[DESCRIPTION OF THE TASK] Line count for "creca": give the number of lines in the records below that hold it, and nothing else.

Stored data entries:
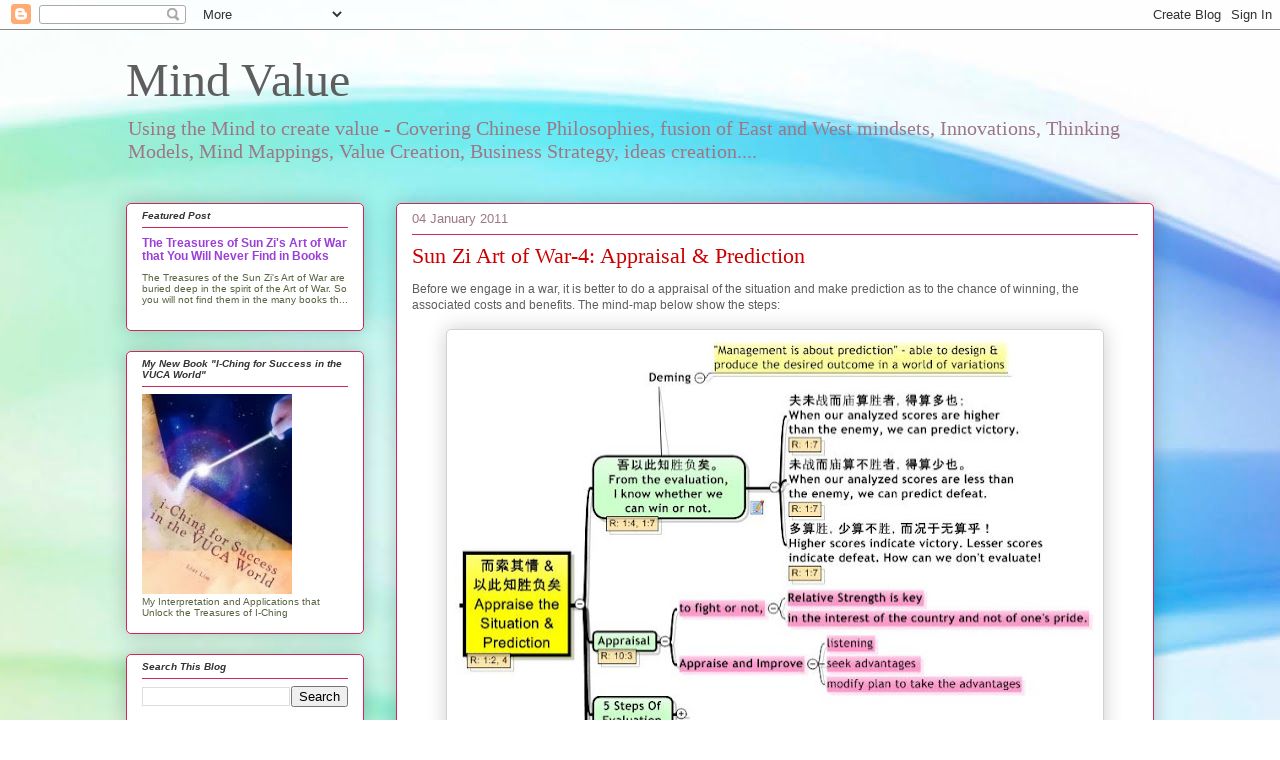

--- FILE ---
content_type: text/html; charset=UTF-8
request_url: https://mind-value.blogspot.com/b/stats?style=BLACK_TRANSPARENT&timeRange=ALL_TIME&token=APq4FmBJFLNndtAf1wz1pHyf1IUOfPizgPCu84aN8HfYFXj5Tw9f38K-ggz-sA9b7VCFmv2-j_l2T951HsRKDTmQ-unQa--8ow
body_size: -14
content:
{"total":624424,"sparklineOptions":{"backgroundColor":{"fillOpacity":0.1,"fill":"#000000"},"series":[{"areaOpacity":0.3,"color":"#202020"}]},"sparklineData":[[0,11],[1,30],[2,10],[3,16],[4,6],[5,16],[6,16],[7,31],[8,93],[9,68],[10,42],[11,14],[12,21],[13,35],[14,26],[15,26],[16,44],[17,33],[18,30],[19,50],[20,100],[21,57],[22,68],[23,39],[24,39],[25,8],[26,36],[27,35],[28,49],[29,13]],"nextTickMs":720000}

--- FILE ---
content_type: text/html; charset=utf-8
request_url: https://www.google.com/recaptcha/api2/aframe
body_size: 263
content:
<!DOCTYPE HTML><html><head><meta http-equiv="content-type" content="text/html; charset=UTF-8"></head><body><script nonce="rpbekiecihwy3OySn850dg">/** Anti-fraud and anti-abuse applications only. See google.com/recaptcha */ try{var clients={'sodar':'https://pagead2.googlesyndication.com/pagead/sodar?'};window.addEventListener("message",function(a){try{if(a.source===window.parent){var b=JSON.parse(a.data);var c=clients[b['id']];if(c){var d=document.createElement('img');d.src=c+b['params']+'&rc='+(localStorage.getItem("rc::a")?sessionStorage.getItem("rc::b"):"");window.document.body.appendChild(d);sessionStorage.setItem("rc::e",parseInt(sessionStorage.getItem("rc::e")||0)+1);localStorage.setItem("rc::h",'1769781589841');}}}catch(b){}});window.parent.postMessage("_grecaptcha_ready", "*");}catch(b){}</script></body></html>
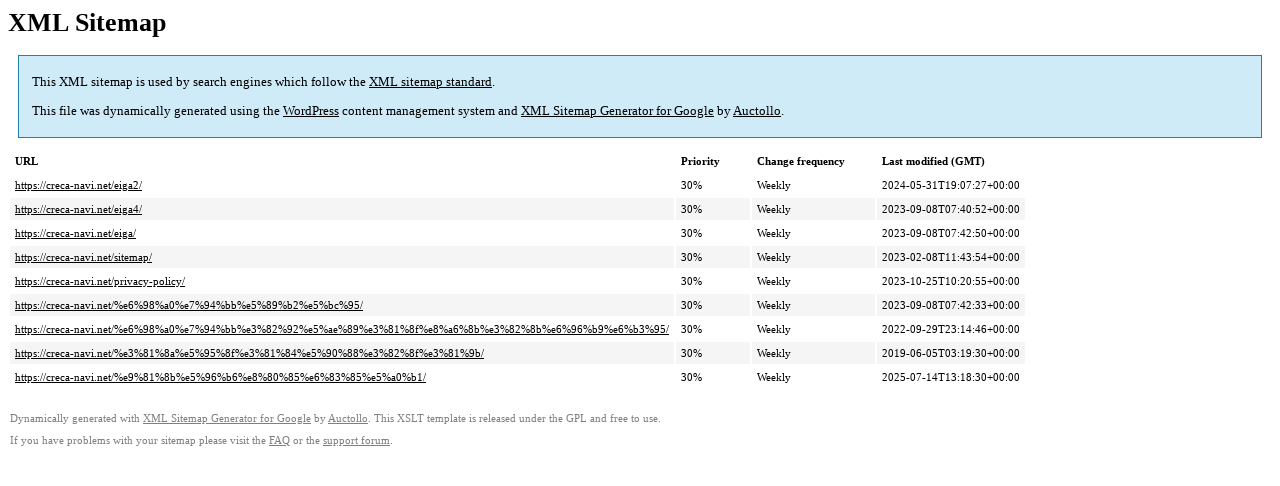

--- FILE ---
content_type: text/xml; charset=utf-8
request_url: https://creca-navi.net/page-sitemap.html
body_size: 677
content:
<?xml version='1.0' encoding='UTF-8'?><?xml-stylesheet type='text/xsl' href='https://creca-navi.net/wp-content/plugins/google-sitemap-generator/sitemap.xsl'?><!-- sitemap-generator-url='http://www.arnebrachhold.de' sitemap-generator-version='4.1.19' -->
<!-- generated-on='2026年1月15日 4:35 AM' -->
<urlset xmlns:xsi='http://www.w3.org/2001/XMLSchema-instance' xsi:schemaLocation='http://www.sitemaps.org/schemas/sitemap/0.9 http://www.sitemaps.org/schemas/sitemap/0.9/sitemap.xsd' xmlns='http://www.sitemaps.org/schemas/sitemap/0.9'>	<url>
		<loc>https://creca-navi.net/eiga2/</loc>
		<lastmod>2024-05-31T19:07:27+00:00</lastmod>
		<changefreq>weekly</changefreq>
		<priority>0.3</priority>
	</url>
	<url>
		<loc>https://creca-navi.net/eiga4/</loc>
		<lastmod>2023-09-08T07:40:52+00:00</lastmod>
		<changefreq>weekly</changefreq>
		<priority>0.3</priority>
	</url>
	<url>
		<loc>https://creca-navi.net/eiga/</loc>
		<lastmod>2023-09-08T07:42:50+00:00</lastmod>
		<changefreq>weekly</changefreq>
		<priority>0.3</priority>
	</url>
	<url>
		<loc>https://creca-navi.net/sitemap/</loc>
		<lastmod>2023-02-08T11:43:54+00:00</lastmod>
		<changefreq>weekly</changefreq>
		<priority>0.3</priority>
	</url>
	<url>
		<loc>https://creca-navi.net/privacy-policy/</loc>
		<lastmod>2023-10-25T10:20:55+00:00</lastmod>
		<changefreq>weekly</changefreq>
		<priority>0.3</priority>
	</url>
	<url>
		<loc>https://creca-navi.net/%e6%98%a0%e7%94%bb%e5%89%b2%e5%bc%95/</loc>
		<lastmod>2023-09-08T07:42:33+00:00</lastmod>
		<changefreq>weekly</changefreq>
		<priority>0.3</priority>
	</url>
	<url>
		<loc>https://creca-navi.net/%e6%98%a0%e7%94%bb%e3%82%92%e5%ae%89%e3%81%8f%e8%a6%8b%e3%82%8b%e6%96%b9%e6%b3%95/</loc>
		<lastmod>2022-09-29T23:14:46+00:00</lastmod>
		<changefreq>weekly</changefreq>
		<priority>0.3</priority>
	</url>
	<url>
		<loc>https://creca-navi.net/%e3%81%8a%e5%95%8f%e3%81%84%e5%90%88%e3%82%8f%e3%81%9b/</loc>
		<lastmod>2019-06-05T03:19:30+00:00</lastmod>
		<changefreq>weekly</changefreq>
		<priority>0.3</priority>
	</url>
	<url>
		<loc>https://creca-navi.net/%e9%81%8b%e5%96%b6%e8%80%85%e6%83%85%e5%a0%b1/</loc>
		<lastmod>2025-07-14T13:18:30+00:00</lastmod>
		<changefreq>weekly</changefreq>
		<priority>0.3</priority>
	</url>
</urlset><!-- Request ID: 1b44382a173f6a45af790915b1112644; Queries for sitemap: 2; Total queries: 25; Seconds: 0; Memory for sitemap: 1KB; Total memory: 8MB -->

[PROBLEM SOLUTION] 11